7 years later (2002) I'm buying a $267K home with $100K downpayment. I was nervous as hell with a $167K mortgage even though I was making $100K.

those ratios are 1.5 to 2.5 times income. Now, we're celebrating 10?

#10 | Posted by eberly at 2025-07-22 09:00 AM | Reply

"those ratios are 1.5 to 2.5 times income. Now, we're celebrating 10?"

It's been this way for about ten years now.
The common advice given to young people is if they want to own a home all they need to do is lay off the Starbucks and the Avocado Toast.

Also, it looks like those are true average home prices, not median.
For example, the article has Grand Rapids MI "average" home price at around $650K.
But Zillow has the median at around $300,000.
Now, $65K salary is still a bit light for a $300,000 home.
But it's a lot more achievable compared to $650K.
Just have to cut back on the Starbucks and Avocado Toast!

But you also have to figure, it's not the people with median incomes who can afford to move. It's people who are doing well. As it says for Grand Rapids, "the city is drawing in a wave of young professionals." Not a wave of mid-career forklift operators and pet groomers.

#11 | Posted by snoofy at 2025-07-22 09:11 AM | Reply

When we bought this house it was about 3x income but interest rates were stupid low so with 20% down and paying cash for closing costs the payment was only 20% of income.

Now this house would sell for at least 6x our income and thats with about a 30% increase in income. Add on the higher interest rate and if we bought today our mortgage would be close to 50% of the new higher income. That's assuming we could come up with about 70k more to close than we did when we bought, if not add some PMI and we get a payment well over 50% of our income (aka. no mortgage since no company is loaning a +50% debt to income loan)

Yes I am in one of the 25 cities in the article.

Couple of things that support the insane price growth. RE here is still only middle/high middle so we get people moving from NY/CA etc who have tons of equity to throw at property. Also those same people are making 2-3x the "average" income in the area. So lots of people moving in who can afford it but at the cost to a lot of people who live here who have gone from a low middle/middle COLA to a middle/high middle COLA without changing location. Heck our property taxes an insurance are now equal to my mortgage payment so not even sure how long I'll last here.
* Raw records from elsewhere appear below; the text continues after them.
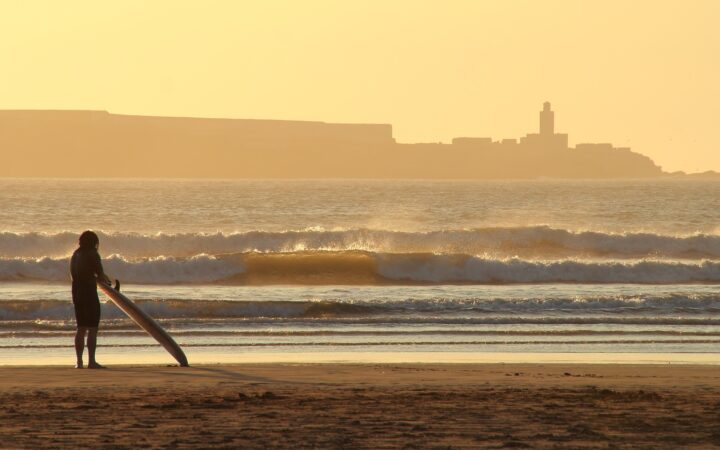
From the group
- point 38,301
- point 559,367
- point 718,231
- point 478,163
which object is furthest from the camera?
point 478,163

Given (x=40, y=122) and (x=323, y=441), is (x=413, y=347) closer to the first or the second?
(x=323, y=441)

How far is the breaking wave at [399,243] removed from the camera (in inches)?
1660

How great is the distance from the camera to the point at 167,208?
78312 millimetres

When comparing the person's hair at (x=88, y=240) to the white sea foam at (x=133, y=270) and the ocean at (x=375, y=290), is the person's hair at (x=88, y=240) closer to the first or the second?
the ocean at (x=375, y=290)

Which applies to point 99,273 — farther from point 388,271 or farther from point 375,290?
point 388,271

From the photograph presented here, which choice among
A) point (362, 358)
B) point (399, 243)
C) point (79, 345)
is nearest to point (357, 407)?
point (79, 345)

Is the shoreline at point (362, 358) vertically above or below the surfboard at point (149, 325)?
below

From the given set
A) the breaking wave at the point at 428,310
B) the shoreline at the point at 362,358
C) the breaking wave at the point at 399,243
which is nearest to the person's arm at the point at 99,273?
the shoreline at the point at 362,358

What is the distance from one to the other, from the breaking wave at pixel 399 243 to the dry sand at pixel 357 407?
29124 millimetres

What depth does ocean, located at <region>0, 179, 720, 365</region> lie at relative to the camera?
16406 mm

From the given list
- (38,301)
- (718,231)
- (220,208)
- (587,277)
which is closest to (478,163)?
(220,208)

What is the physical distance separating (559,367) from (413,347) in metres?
2.99

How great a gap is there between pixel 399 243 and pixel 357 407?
36521 mm

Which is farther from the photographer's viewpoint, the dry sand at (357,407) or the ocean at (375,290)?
the ocean at (375,290)
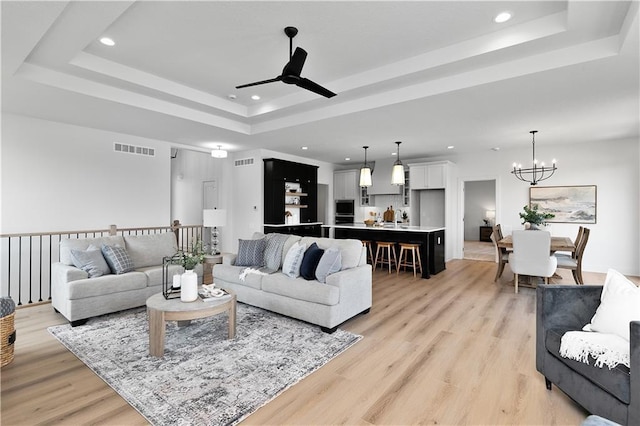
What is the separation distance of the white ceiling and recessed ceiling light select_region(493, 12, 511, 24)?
57 millimetres

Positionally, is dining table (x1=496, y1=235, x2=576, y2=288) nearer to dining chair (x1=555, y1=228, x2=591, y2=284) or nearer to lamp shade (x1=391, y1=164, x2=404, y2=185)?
dining chair (x1=555, y1=228, x2=591, y2=284)

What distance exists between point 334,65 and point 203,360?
3.31m

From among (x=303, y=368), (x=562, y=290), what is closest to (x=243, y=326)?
(x=303, y=368)

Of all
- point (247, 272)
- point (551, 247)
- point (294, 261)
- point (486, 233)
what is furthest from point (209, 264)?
point (486, 233)

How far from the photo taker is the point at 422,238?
249 inches

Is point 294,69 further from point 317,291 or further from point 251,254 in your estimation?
point 251,254

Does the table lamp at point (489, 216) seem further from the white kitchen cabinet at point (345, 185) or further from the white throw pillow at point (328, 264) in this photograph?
the white throw pillow at point (328, 264)

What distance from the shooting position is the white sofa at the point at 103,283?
3603mm

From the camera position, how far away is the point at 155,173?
21.2ft

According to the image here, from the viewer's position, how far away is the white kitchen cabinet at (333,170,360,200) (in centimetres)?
980

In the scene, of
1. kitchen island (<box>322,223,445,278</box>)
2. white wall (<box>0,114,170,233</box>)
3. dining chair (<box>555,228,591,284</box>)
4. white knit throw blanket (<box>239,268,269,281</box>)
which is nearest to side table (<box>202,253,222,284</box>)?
white knit throw blanket (<box>239,268,269,281</box>)

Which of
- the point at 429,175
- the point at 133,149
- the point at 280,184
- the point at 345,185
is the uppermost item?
the point at 133,149

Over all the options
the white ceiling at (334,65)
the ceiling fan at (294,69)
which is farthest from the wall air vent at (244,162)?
the ceiling fan at (294,69)

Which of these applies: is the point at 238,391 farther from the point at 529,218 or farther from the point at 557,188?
the point at 557,188
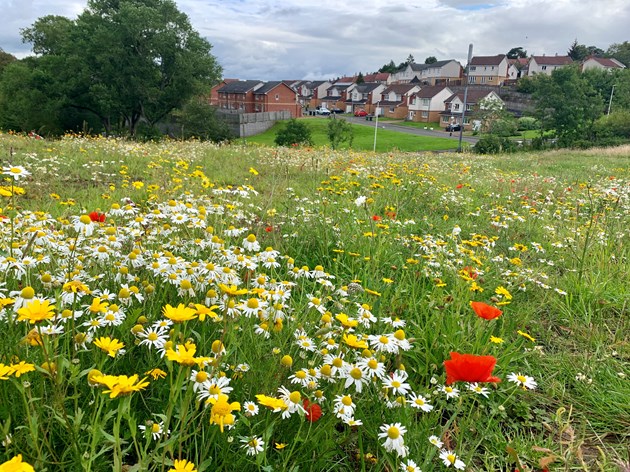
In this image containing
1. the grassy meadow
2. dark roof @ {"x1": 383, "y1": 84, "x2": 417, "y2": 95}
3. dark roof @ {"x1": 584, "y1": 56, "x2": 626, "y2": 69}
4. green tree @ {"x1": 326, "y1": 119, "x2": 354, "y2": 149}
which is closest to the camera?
the grassy meadow

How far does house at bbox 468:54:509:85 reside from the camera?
89.2m

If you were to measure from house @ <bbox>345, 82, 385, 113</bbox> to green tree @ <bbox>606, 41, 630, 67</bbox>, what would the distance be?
1903 inches

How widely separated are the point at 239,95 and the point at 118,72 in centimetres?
4647

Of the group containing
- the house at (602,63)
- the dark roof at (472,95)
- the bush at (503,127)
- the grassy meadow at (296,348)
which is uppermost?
the house at (602,63)

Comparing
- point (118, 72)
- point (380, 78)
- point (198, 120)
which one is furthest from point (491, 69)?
point (118, 72)

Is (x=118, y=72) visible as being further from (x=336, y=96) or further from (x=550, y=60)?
(x=550, y=60)

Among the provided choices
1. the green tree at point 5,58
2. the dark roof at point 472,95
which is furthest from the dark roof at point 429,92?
the green tree at point 5,58

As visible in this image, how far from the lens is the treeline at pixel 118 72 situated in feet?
95.2

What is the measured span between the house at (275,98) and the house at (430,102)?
65.3 ft

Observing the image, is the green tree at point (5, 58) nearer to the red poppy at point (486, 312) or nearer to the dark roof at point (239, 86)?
the dark roof at point (239, 86)

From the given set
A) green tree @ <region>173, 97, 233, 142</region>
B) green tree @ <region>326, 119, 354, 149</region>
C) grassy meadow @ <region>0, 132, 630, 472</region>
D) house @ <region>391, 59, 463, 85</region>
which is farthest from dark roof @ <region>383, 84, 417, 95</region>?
grassy meadow @ <region>0, 132, 630, 472</region>

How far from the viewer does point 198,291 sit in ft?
6.51

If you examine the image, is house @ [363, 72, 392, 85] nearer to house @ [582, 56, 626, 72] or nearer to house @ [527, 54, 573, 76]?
house @ [527, 54, 573, 76]

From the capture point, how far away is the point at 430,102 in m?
69.5
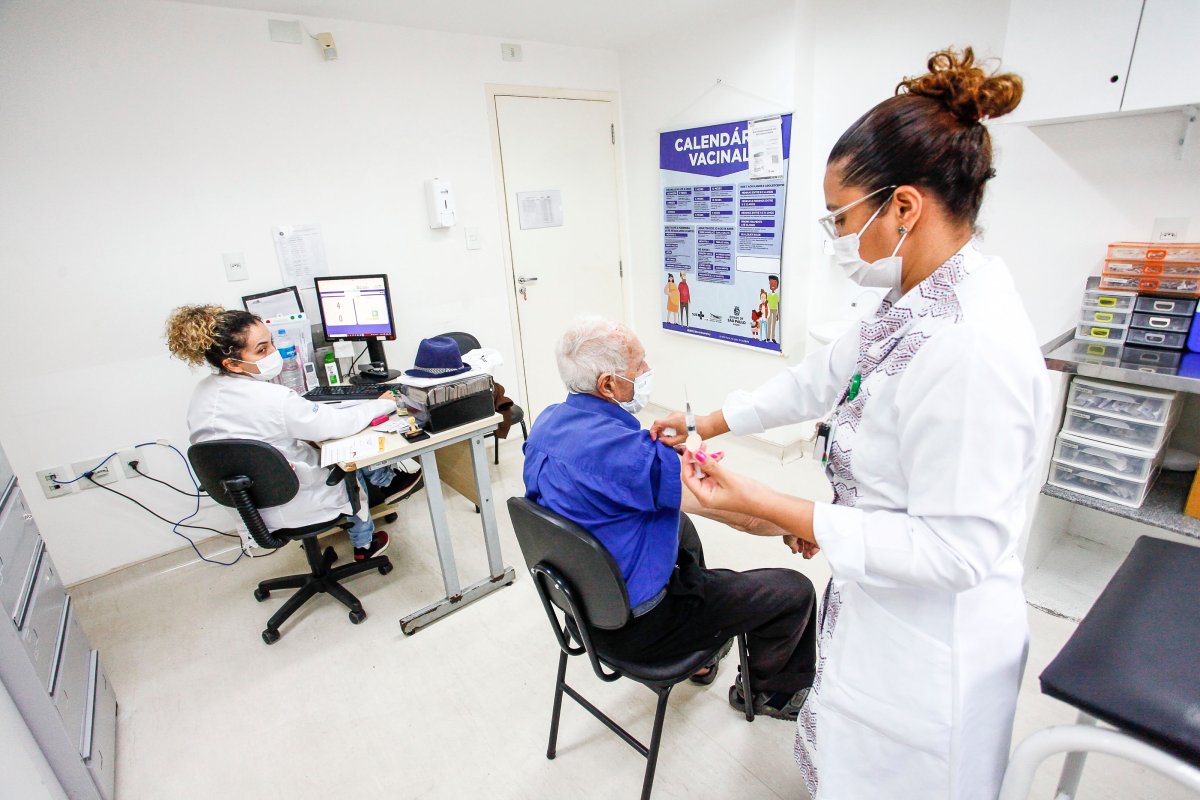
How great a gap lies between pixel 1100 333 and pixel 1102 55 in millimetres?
871

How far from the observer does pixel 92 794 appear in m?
1.57

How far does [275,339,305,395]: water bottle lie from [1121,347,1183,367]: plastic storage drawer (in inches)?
126

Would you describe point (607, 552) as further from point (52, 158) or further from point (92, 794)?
point (52, 158)

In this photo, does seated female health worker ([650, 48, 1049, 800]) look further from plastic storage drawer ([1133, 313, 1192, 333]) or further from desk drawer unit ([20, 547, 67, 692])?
desk drawer unit ([20, 547, 67, 692])

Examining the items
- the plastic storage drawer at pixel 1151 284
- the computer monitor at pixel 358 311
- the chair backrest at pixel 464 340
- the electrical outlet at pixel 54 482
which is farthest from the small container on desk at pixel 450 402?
the plastic storage drawer at pixel 1151 284

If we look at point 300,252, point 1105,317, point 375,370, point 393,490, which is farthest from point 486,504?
point 1105,317

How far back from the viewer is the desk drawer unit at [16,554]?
1413 millimetres

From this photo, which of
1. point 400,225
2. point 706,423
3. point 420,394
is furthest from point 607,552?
point 400,225

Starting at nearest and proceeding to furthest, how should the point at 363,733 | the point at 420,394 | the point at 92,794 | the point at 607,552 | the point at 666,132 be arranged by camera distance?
the point at 607,552, the point at 92,794, the point at 363,733, the point at 420,394, the point at 666,132

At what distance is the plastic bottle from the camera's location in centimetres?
285

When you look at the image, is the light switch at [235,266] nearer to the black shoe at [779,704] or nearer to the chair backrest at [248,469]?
the chair backrest at [248,469]

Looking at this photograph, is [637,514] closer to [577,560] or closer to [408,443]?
[577,560]

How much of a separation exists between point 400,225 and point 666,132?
67.5 inches

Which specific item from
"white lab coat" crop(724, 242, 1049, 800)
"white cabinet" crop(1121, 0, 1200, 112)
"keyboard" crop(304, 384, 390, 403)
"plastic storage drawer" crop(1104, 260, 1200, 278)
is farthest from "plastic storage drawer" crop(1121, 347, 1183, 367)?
"keyboard" crop(304, 384, 390, 403)
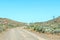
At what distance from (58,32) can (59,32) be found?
20cm

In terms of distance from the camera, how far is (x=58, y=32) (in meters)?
41.4

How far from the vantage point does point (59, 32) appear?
135ft
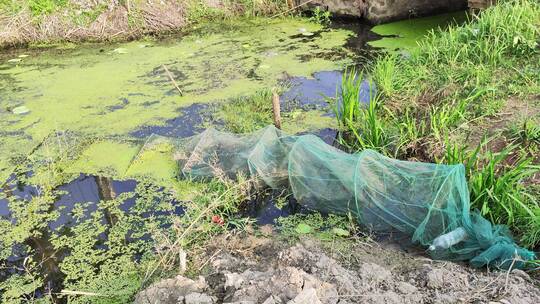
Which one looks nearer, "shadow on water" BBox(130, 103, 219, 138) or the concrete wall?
"shadow on water" BBox(130, 103, 219, 138)

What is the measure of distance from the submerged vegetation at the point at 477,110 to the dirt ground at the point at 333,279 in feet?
1.65

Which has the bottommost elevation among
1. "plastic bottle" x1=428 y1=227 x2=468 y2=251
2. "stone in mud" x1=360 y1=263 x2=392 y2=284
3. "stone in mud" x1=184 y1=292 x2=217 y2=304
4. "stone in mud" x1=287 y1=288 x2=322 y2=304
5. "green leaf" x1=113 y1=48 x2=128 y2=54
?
"stone in mud" x1=360 y1=263 x2=392 y2=284

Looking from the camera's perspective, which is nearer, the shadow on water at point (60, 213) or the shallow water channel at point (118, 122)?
the shadow on water at point (60, 213)

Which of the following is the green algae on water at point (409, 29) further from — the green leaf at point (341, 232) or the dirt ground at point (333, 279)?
the dirt ground at point (333, 279)

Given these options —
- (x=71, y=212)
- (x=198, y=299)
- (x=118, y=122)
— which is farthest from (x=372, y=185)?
(x=118, y=122)

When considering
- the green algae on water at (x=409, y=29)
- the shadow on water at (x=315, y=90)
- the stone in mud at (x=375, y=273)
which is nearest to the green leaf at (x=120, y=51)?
the shadow on water at (x=315, y=90)

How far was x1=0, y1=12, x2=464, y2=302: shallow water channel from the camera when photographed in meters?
3.02

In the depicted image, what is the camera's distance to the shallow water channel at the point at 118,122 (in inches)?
119

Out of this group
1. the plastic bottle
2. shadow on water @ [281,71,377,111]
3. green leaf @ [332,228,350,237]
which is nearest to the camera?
the plastic bottle

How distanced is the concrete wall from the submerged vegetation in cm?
149

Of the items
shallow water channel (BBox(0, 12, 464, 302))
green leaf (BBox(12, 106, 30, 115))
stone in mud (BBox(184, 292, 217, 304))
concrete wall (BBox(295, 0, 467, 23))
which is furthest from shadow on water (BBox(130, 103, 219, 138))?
concrete wall (BBox(295, 0, 467, 23))

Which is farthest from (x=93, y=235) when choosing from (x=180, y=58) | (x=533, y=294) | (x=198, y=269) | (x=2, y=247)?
(x=180, y=58)

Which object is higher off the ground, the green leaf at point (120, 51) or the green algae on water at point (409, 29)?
the green leaf at point (120, 51)

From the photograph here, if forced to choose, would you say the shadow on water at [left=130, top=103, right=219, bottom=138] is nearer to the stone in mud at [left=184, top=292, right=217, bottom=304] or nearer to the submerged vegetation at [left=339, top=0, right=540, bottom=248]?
the submerged vegetation at [left=339, top=0, right=540, bottom=248]
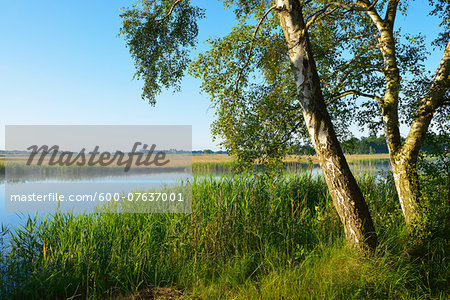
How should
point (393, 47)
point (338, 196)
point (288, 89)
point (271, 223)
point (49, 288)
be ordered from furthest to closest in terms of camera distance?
point (288, 89), point (393, 47), point (271, 223), point (338, 196), point (49, 288)

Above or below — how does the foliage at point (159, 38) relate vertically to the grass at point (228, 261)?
above

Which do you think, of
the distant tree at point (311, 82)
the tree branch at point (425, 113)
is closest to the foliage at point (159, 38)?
the distant tree at point (311, 82)

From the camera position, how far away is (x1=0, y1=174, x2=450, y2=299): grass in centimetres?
408

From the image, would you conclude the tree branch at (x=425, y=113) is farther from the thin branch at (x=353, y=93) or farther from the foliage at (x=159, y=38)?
the foliage at (x=159, y=38)

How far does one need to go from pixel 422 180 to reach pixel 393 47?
8.99 ft

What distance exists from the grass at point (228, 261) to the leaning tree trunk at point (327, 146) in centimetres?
39

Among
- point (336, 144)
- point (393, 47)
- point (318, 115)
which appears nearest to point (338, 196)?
point (336, 144)

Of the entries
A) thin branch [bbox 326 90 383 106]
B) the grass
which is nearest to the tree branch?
thin branch [bbox 326 90 383 106]

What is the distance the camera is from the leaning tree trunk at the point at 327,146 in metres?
4.96

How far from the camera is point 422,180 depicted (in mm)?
6238

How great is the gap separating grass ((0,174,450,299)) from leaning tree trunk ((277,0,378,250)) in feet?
1.29

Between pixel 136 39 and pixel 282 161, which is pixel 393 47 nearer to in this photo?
pixel 282 161

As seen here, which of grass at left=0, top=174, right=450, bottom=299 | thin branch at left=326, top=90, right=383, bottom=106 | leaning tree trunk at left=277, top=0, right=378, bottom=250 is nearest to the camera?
grass at left=0, top=174, right=450, bottom=299

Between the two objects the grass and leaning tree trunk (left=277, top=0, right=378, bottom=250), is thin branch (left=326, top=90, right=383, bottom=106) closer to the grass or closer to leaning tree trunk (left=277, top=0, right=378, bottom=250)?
leaning tree trunk (left=277, top=0, right=378, bottom=250)
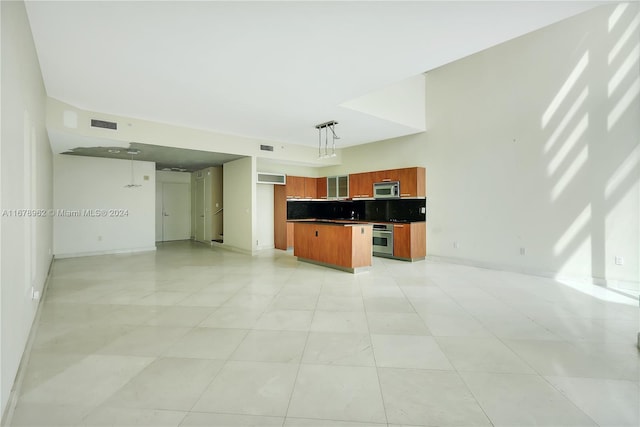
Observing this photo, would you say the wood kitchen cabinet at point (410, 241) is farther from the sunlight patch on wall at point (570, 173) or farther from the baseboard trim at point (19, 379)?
the baseboard trim at point (19, 379)

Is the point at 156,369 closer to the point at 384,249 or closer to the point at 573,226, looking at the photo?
the point at 384,249

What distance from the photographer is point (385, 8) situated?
2389 mm

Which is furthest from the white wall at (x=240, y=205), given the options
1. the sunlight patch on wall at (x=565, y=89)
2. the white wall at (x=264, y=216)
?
the sunlight patch on wall at (x=565, y=89)

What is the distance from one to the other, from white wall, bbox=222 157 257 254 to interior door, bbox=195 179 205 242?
1972mm

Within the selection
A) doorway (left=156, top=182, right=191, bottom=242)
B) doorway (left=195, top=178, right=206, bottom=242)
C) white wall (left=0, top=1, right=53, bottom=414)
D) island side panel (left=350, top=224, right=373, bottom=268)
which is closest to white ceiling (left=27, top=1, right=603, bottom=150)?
white wall (left=0, top=1, right=53, bottom=414)

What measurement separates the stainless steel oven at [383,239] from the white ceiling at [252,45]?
10.3 feet

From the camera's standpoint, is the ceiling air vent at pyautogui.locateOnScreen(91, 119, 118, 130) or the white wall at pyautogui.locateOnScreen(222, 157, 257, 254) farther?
the white wall at pyautogui.locateOnScreen(222, 157, 257, 254)

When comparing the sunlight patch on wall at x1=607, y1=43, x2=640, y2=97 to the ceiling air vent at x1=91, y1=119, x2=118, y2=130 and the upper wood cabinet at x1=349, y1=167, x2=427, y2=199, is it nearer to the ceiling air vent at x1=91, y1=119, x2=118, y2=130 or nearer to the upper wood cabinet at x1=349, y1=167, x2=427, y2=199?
the upper wood cabinet at x1=349, y1=167, x2=427, y2=199

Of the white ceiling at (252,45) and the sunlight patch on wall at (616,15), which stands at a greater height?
the sunlight patch on wall at (616,15)

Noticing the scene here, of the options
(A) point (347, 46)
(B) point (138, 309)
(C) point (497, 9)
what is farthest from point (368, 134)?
(B) point (138, 309)

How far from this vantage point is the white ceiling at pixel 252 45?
2416 millimetres

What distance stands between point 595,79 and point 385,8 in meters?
4.18

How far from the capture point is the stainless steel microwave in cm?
672

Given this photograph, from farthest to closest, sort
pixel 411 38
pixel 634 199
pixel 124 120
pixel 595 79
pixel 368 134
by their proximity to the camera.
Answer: pixel 368 134 → pixel 124 120 → pixel 595 79 → pixel 634 199 → pixel 411 38
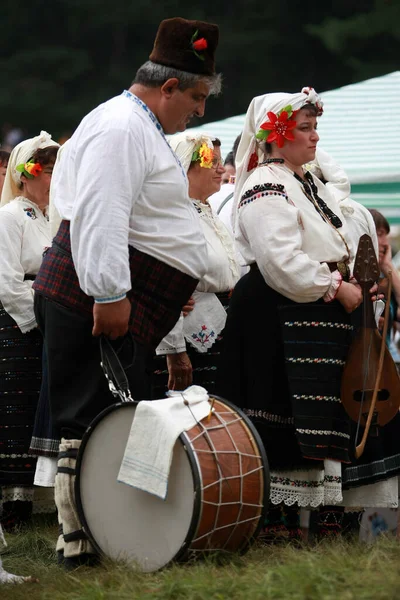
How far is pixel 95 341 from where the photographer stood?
4129mm

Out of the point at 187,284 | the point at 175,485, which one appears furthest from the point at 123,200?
the point at 175,485

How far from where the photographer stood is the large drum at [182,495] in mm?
3758

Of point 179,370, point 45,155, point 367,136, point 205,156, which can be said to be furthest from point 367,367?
point 367,136

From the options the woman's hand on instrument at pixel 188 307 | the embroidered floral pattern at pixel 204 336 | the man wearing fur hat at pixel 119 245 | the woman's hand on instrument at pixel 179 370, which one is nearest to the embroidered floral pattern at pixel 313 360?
the woman's hand on instrument at pixel 179 370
We are looking at a few places an hour out of town where we could move and have no house payment but I worry how long before high property values chase out even an hour away.

#12 | Posted by TaoWarrior at 2025-07-22 09:25 AM | Reply

"Now this house would sell for at least 6x our income "

Sounds good but it's a trap. Because to move up, your next house will cost even more than 6x your income.

#13 | Posted by snoofy at 2025-07-22 09:27 AM | Reply

#13

Fortunately we are in the moving down stage of life but even so we are looking at 60-90 min away.

#14 | Posted by TaoWarrior at 2025-07-22 09:28 AM | Reply

I should also add that the value is the land so even if we wanted to down size the house a smaller house in the same area will cost the same as ours, assuming I could grab one before a developer does and tears down the house to put up a McMansion for 12x our income.